Ahok lahir di Manggar (Belitung Timur) pada tanggal 29 Juni 1966 dengan
nama Basuki Tjahaja Purnama. Sementara nama populernya yaitu ‘Ahok’
berasal dari nama Mandarin-nya: Tjung Ban Hok, dimana sejak kecil
pria yang dulu pernah menjabat sebagai direktur beberapa perusahaan besar ini
terbiasa dipanggil oleh teman-temannya dengan sebutan Ahok, yang
sepertinya disadur dari nama belakangnya Hok.
Basuki adalah nama yang biasanya identik diberikan untuk anak laki-laki, dimana
nama tersebut berasal dari Jawa dengan pengertian selamat.

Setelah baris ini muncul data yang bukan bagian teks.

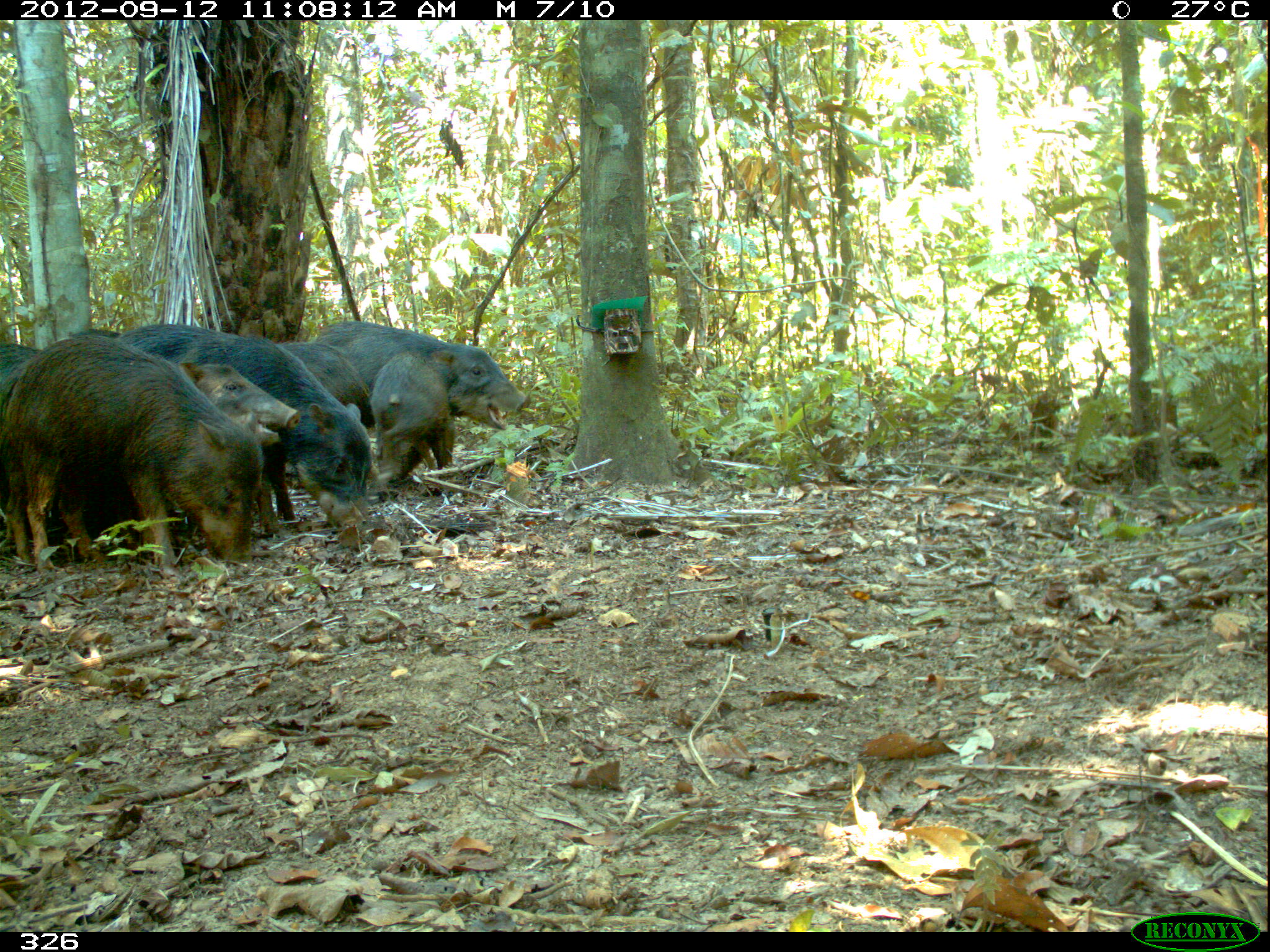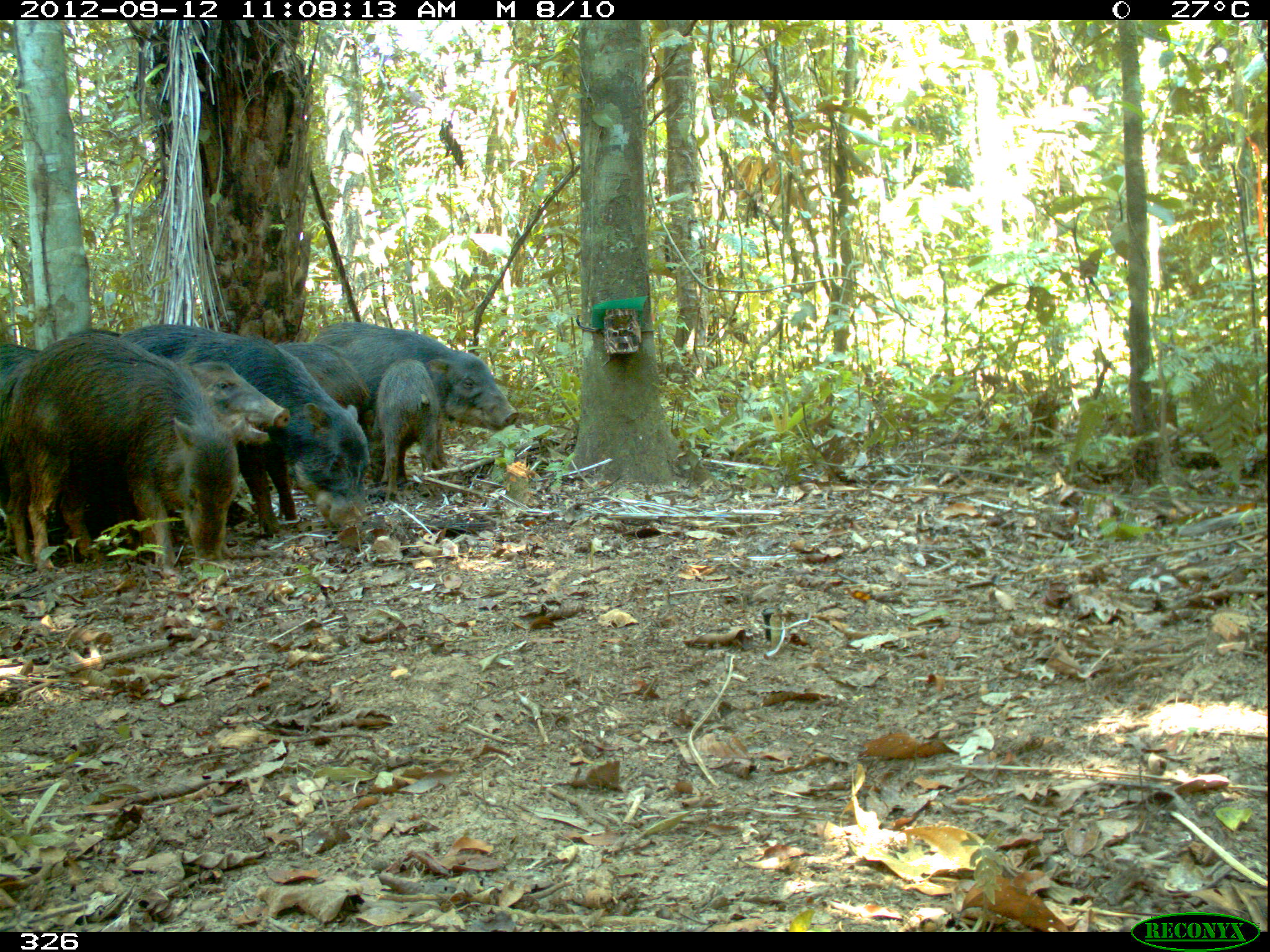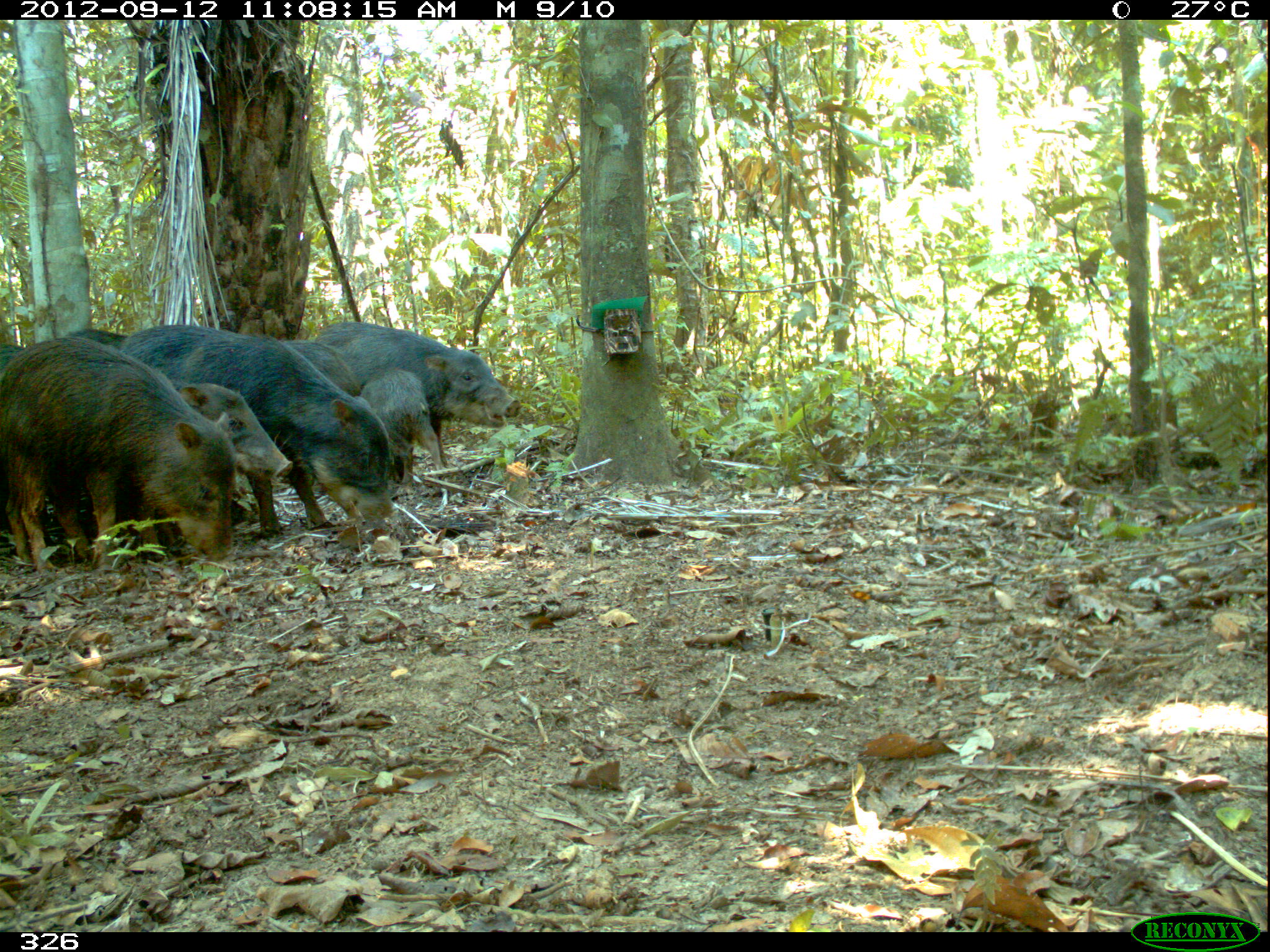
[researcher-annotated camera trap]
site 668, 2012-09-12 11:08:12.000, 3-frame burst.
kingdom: Animalia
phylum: Chordata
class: Mammalia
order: Artiodactyla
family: Tayassuidae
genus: Tayassu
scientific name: Tayassu pecari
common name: white-lipped peccary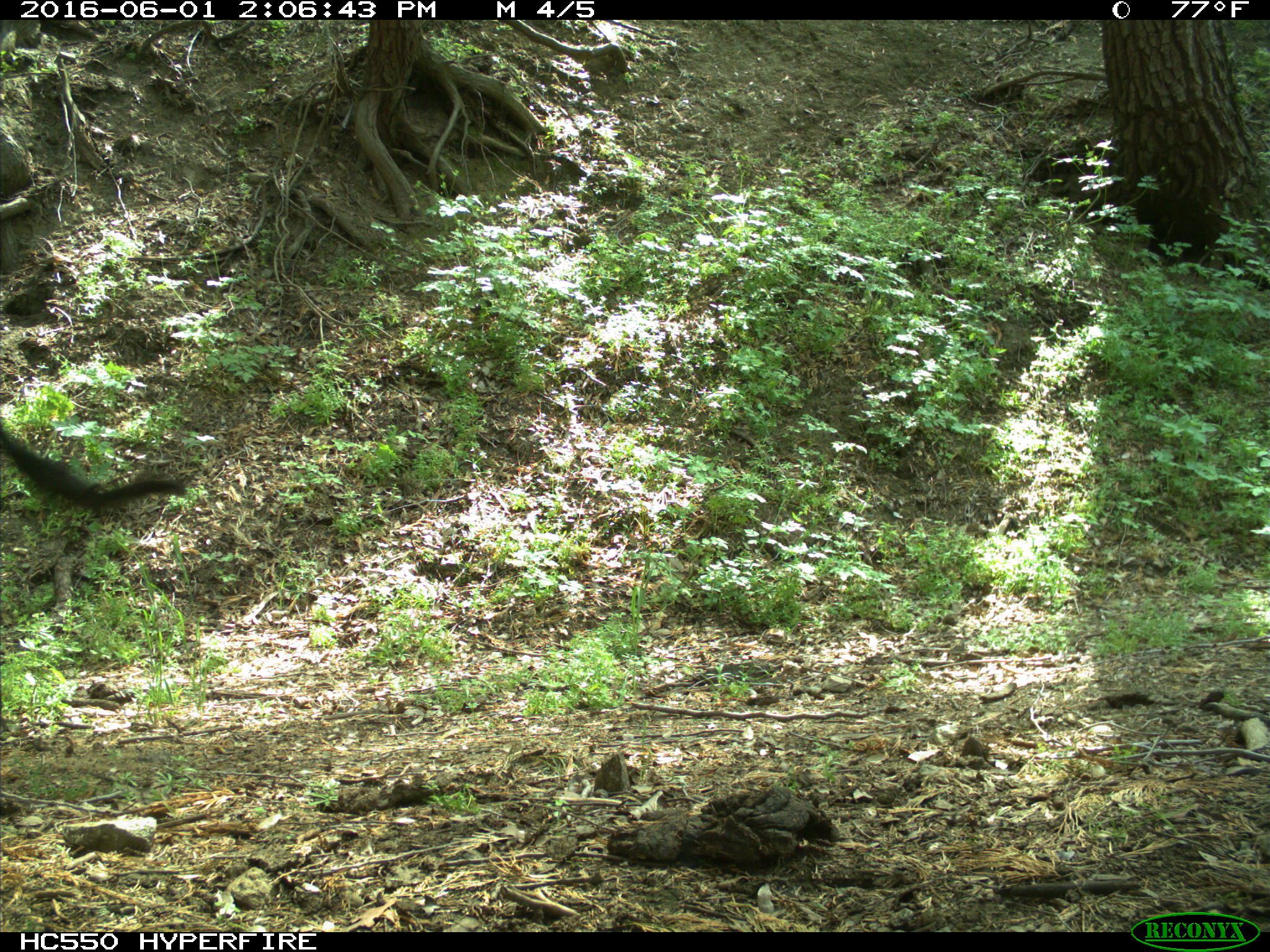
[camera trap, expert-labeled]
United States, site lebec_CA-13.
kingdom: Animalia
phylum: Chordata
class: Mammalia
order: Artiodactyla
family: Bovidae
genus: Bos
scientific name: Bos taurus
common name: domestic cow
Bos taurus (domestic cow).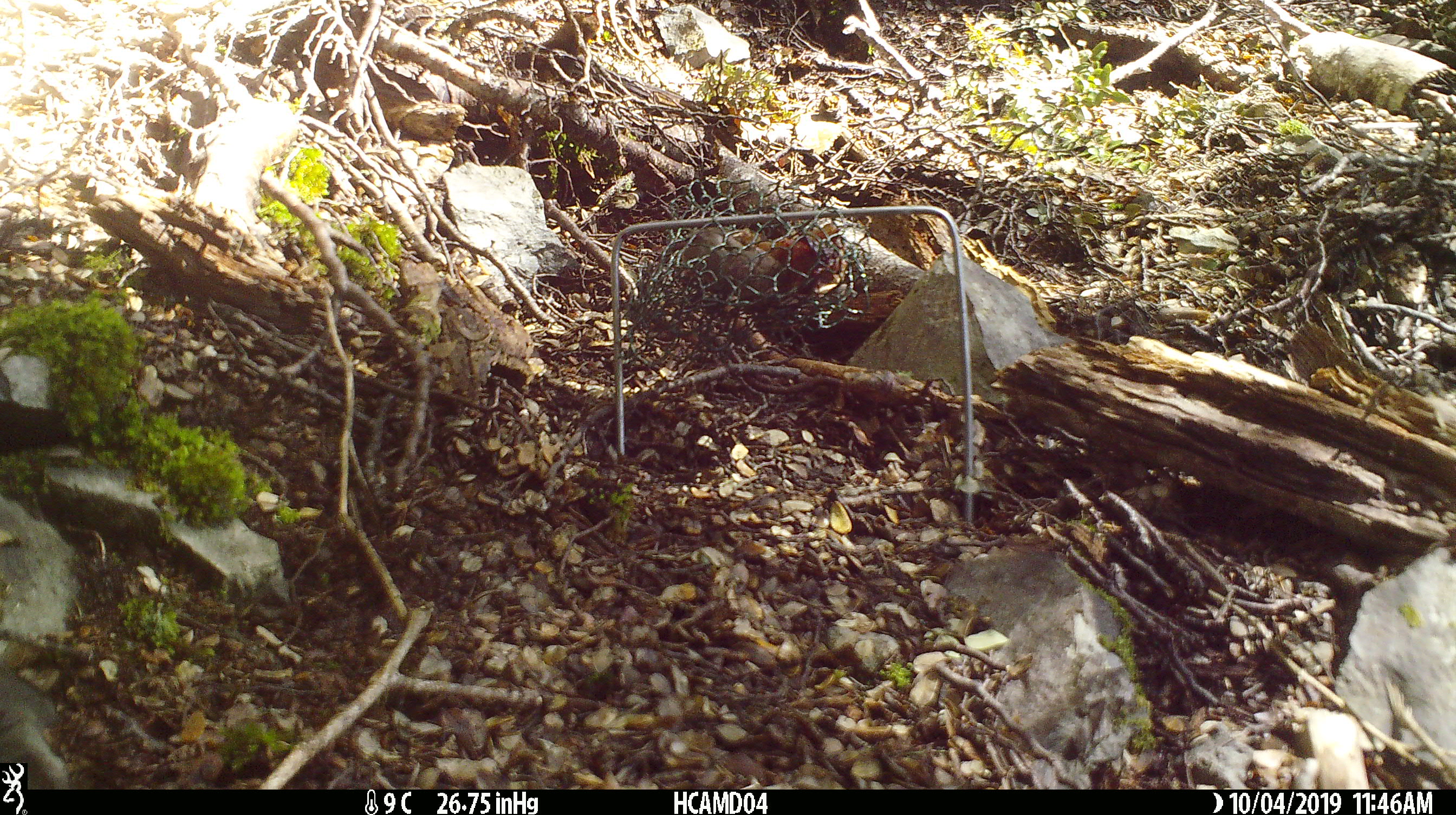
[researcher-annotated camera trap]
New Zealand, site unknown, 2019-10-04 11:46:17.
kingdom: Animalia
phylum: Chordata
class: Mammalia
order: Rodentia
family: Muridae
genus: Mus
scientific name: Mus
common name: mouse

Sementara Tjahaja yang merupakan ejaan lama dari kata cahaya,
memiliki makna terang. Purnama juga dalam masyarakat Jawa berarti
terang, dimana bulan purnama adalah saat posisi permukaan bulan sedang dalam
keadaan memantulkan cahaya penuh yang otomatis menjadi sumber terang untuk bumi
di malam hari. Jadi Basuki Tjahaja Purnama bisa diartikan sebagai anak
laki-laki yang lahir dengan selamat di bawah cahaya bulan purnama.
William Shakespeare lewat lakon Romeo & Juliet yang terkenal sedunia boleh
saja berceloteh “apalah arti sebuah nama?”. Memang benar. Di luar negeri
seperti Amerika dan negara-negara di Eropa, nama-nama umum seperti Michael,
William, Tommy dan lain-lain jelas hanya sekedar nama tanpa makna apa-apa.
Tetapi di Indonesia, apalagi pada beberapa suku dan daerah tertentu, nama bukan
hanya sekedar nama. Nama bukan sekedar panggilan belaka. Nama adalah sebuah
doa, keinginan dan cita-cita. Nama yang sengaja dipilihkan oleh orangtua
biasanya selalu teriring doa agar kelak si anak jalan hidupnya sesuai dengan
doa yang disematkan orangtua lewat pilihan nama yang diberikan.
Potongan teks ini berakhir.